その後、すぐに電話してみたが、何回呼び出しても出ない。

老夫婦の二人暮らし。夫はアルツハイマーで、妻が介護している。でも、ヘルパーさんは断ったから、もう来ない。「介護疲れの妻が悩んだ挙句…」などという新聞の見出しが頭をよぎった。

とにかく行ってみなければならない。スエさんの家へと車を走らせた。

家は、外から見た感じでは異常は無かった。玄関の戸は開けっ放しだが、これはいつも通り。

「こんにちは〜。スエさん!いませんか?失礼しますよ〜」

一階の部屋はほとんどお邪魔したことがあるので、間取りは知っていた。

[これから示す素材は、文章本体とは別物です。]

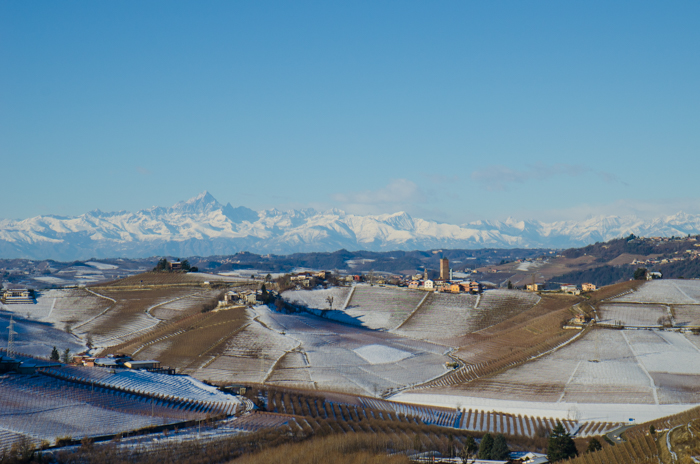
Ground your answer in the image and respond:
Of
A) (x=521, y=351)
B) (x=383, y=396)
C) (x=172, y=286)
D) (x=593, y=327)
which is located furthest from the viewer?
(x=172, y=286)

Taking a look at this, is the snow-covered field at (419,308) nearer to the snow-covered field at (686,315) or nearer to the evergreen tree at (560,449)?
the snow-covered field at (686,315)

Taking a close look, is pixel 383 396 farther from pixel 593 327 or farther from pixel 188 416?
pixel 593 327

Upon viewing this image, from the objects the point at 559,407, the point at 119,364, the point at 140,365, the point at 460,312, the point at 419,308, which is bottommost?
the point at 559,407

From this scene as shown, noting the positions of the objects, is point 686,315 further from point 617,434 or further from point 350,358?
point 617,434

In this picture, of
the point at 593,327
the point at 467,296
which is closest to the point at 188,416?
the point at 593,327

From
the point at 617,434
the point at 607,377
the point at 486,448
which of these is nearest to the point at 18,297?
the point at 607,377

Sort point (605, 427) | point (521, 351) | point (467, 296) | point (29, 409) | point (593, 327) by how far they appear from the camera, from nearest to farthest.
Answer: point (29, 409) < point (605, 427) < point (521, 351) < point (593, 327) < point (467, 296)
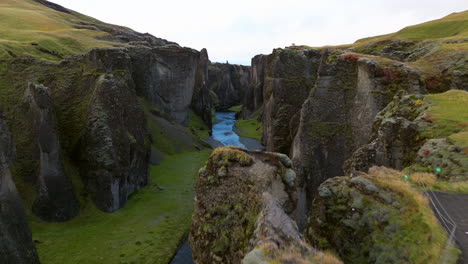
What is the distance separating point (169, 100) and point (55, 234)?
6130cm

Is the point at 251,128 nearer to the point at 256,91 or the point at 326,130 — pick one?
the point at 256,91

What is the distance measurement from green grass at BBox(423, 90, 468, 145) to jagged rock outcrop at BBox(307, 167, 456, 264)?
17.4 ft

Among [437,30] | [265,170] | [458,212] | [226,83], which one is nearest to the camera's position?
[458,212]

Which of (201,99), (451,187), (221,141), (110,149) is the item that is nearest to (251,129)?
(221,141)

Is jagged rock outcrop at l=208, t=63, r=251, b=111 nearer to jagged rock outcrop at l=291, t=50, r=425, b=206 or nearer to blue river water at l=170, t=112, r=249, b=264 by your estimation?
blue river water at l=170, t=112, r=249, b=264

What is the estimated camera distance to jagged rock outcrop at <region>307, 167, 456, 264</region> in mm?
10000

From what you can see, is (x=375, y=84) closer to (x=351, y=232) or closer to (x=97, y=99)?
(x=351, y=232)

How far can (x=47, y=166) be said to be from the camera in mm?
32500

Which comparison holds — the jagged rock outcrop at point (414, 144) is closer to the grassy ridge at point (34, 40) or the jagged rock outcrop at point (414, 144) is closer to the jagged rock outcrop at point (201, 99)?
the grassy ridge at point (34, 40)

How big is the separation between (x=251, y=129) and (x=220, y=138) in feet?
46.8

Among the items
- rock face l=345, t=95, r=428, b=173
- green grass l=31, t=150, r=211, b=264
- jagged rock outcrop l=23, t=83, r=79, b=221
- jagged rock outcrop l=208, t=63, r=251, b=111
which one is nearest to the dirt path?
rock face l=345, t=95, r=428, b=173

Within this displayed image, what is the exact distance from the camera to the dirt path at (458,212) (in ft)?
31.0

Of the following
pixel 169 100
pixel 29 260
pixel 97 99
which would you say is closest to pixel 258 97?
pixel 169 100

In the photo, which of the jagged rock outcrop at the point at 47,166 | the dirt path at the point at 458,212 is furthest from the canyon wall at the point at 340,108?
the jagged rock outcrop at the point at 47,166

ただ、侵入者がいて戸の陰に隠れているかもしれないとか、二人が襲われて倒れているかもしれないとか、そんなことばかり頭に浮かぶので心臓は高鳴った。

もう、二階しかない。

「スエさん!いませんか?二階に上がりますよ!」

私は二階に向かって叫び、返事が無いのを確認すると、階段をゆっくりと登っていった。